===== Document text

If You Want Your Child to Succeed, Teach Them This

If You Want Your Child to Succeed, Teach Them This

I did not sign up for being a life coach.

Yet here I am with 15 years of unpaid experience. Am I any good? I have no clue. I still have 3–4 years before I learn if I am.

Others tell me I am, but I’m afraid they only see the pretty picture from the outside. That is not the entire truth. They don’t see the bad days or struggles that go into working on such a long project.

You see, I have a 15-year-old daughter. Most of my job as a parent now is guiding and coaching. I’m also divorced from her mom, so much of my work has been done as a single parent with shared custody.

Based on my 1 of 1 experience, I’m qualified.

Emotional Control

Many adults can’t handle their emotions, but teenagers with hormonal changes and outside pressures from peers are on another level.

Mood swings aren’t uncommon. Something that seems small to us adults can seem like a life-ending event to them.

You can try and talk them off the ledge as much as you want, but odds are it’s brushed aside. We’ve all had moments of being so worked up that we can’t think straight. We learn to cope better as we get older and more experienced.

The older I get, the more I use the phrase, “You’ll understand when you get older.” I cringe every time, too.

Thanks, Dad, good talk…

Mindset

I’d say my daughter’s most significant struggle is giving up before she has started. It’s something I constantly work on with her too.

Soccer is her first love. She’s very good at it. But I could take an extended unpaid vacation if I had a nickel for every time she said before a game she didn’t think her team would win due to their lack of talent or the other team’s skill.

==========
===== Material

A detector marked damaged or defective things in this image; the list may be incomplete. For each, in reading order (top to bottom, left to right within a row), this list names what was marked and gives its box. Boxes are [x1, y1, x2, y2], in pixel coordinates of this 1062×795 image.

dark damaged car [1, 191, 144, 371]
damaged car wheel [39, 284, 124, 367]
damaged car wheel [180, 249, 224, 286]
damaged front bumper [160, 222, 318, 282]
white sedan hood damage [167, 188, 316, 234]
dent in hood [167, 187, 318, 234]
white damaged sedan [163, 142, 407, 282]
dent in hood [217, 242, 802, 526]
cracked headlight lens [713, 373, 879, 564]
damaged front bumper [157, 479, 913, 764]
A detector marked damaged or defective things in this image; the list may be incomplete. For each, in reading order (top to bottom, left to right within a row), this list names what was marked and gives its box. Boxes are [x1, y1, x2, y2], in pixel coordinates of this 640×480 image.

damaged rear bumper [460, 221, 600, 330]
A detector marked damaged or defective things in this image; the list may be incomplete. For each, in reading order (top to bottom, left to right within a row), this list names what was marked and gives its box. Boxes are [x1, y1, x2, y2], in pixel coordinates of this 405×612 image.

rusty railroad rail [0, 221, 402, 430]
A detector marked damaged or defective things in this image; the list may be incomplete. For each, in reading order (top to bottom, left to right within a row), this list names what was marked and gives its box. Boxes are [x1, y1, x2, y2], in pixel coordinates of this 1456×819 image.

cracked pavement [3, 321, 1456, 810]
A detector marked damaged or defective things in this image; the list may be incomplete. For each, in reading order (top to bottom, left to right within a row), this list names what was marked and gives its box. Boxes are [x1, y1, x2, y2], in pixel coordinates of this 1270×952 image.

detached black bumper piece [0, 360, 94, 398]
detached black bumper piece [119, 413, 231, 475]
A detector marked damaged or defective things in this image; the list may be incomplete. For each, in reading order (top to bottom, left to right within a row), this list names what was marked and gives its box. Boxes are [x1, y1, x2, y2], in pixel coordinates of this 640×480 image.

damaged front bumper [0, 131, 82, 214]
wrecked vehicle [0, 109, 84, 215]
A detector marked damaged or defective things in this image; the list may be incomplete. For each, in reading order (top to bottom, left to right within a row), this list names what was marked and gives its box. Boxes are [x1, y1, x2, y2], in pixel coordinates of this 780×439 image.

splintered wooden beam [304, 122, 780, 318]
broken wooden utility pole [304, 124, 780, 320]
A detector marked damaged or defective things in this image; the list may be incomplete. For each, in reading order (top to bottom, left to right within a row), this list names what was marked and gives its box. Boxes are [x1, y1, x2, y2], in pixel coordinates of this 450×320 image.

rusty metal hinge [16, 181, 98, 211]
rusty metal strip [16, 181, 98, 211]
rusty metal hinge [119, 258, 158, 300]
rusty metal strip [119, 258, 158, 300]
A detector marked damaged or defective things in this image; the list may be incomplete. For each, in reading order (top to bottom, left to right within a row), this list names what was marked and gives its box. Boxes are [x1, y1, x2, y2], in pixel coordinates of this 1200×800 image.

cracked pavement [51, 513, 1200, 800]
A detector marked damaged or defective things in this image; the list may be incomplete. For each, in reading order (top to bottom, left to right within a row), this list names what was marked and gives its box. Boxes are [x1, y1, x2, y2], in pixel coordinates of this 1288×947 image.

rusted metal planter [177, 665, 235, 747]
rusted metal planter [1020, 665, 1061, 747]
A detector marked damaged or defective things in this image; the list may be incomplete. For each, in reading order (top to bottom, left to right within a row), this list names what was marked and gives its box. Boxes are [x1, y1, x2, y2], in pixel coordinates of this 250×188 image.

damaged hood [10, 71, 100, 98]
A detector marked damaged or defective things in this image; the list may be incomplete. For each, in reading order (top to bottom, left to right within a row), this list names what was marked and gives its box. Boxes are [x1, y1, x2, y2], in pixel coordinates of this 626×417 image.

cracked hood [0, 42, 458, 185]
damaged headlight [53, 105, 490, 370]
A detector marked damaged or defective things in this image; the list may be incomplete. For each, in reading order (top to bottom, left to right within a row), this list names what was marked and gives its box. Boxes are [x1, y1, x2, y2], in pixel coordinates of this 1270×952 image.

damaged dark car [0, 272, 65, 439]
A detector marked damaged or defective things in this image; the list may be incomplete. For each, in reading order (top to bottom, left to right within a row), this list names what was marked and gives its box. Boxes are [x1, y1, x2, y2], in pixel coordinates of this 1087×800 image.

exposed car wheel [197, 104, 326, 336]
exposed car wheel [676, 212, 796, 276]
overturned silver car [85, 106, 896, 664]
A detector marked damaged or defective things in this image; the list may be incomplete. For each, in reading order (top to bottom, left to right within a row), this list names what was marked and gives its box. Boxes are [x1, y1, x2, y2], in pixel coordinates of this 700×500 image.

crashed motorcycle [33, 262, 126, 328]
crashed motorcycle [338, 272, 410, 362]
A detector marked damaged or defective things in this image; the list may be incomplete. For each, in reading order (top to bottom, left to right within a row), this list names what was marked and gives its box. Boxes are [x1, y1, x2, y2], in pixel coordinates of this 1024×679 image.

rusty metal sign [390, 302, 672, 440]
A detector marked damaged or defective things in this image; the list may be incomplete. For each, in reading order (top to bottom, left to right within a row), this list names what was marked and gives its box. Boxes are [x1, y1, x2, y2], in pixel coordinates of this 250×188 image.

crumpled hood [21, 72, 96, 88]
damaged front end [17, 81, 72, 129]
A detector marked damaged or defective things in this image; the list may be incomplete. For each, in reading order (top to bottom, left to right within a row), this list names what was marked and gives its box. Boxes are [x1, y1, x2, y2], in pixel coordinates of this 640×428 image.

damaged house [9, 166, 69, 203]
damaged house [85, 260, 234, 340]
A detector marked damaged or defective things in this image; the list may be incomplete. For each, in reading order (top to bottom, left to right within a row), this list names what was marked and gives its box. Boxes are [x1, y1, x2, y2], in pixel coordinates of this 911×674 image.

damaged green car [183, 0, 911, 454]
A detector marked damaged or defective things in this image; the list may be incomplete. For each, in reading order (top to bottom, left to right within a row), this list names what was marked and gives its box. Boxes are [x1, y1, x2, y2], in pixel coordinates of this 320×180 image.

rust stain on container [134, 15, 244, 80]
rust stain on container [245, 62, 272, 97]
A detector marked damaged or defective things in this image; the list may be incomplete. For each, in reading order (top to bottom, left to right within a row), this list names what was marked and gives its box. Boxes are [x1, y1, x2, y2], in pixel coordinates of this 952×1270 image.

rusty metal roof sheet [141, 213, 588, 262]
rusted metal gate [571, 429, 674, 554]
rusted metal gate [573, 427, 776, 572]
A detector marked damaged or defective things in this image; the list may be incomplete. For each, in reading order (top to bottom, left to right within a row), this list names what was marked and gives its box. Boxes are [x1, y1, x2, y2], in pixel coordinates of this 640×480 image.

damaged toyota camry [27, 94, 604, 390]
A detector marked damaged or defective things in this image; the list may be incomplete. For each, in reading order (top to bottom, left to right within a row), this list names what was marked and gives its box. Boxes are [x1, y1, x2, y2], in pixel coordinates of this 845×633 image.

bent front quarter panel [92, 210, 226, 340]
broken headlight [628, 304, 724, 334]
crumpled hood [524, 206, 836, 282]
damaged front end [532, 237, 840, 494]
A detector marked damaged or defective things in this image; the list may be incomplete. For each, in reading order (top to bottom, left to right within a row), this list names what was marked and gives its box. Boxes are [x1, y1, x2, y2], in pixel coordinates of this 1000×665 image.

==========

Stated task A
List every heading in the parenting essay, including its title, and give each one once.
Stated task B
Rename "daughter" to "son" in the parenting essay, and write out the passage from "You see, I have" up to and including "on another level.".
The rows play no part here.

Exercise output A
If You Want Your Child to Succeed, Teach Them This
Emotional Control
Mindset

Exercise output B
You see, I have a 15-year-old son. Most of my job as a parent now is guiding and coaching. I’m also divorced from her mom, so much of my work has been done as a single parent with shared custody.

Based on my 1 of 1 experience, I’m qualified.

Emotional Control

Many adults can’t handle their emotions, but teenagers with hormonal changes and outside pressures from peers are on another level.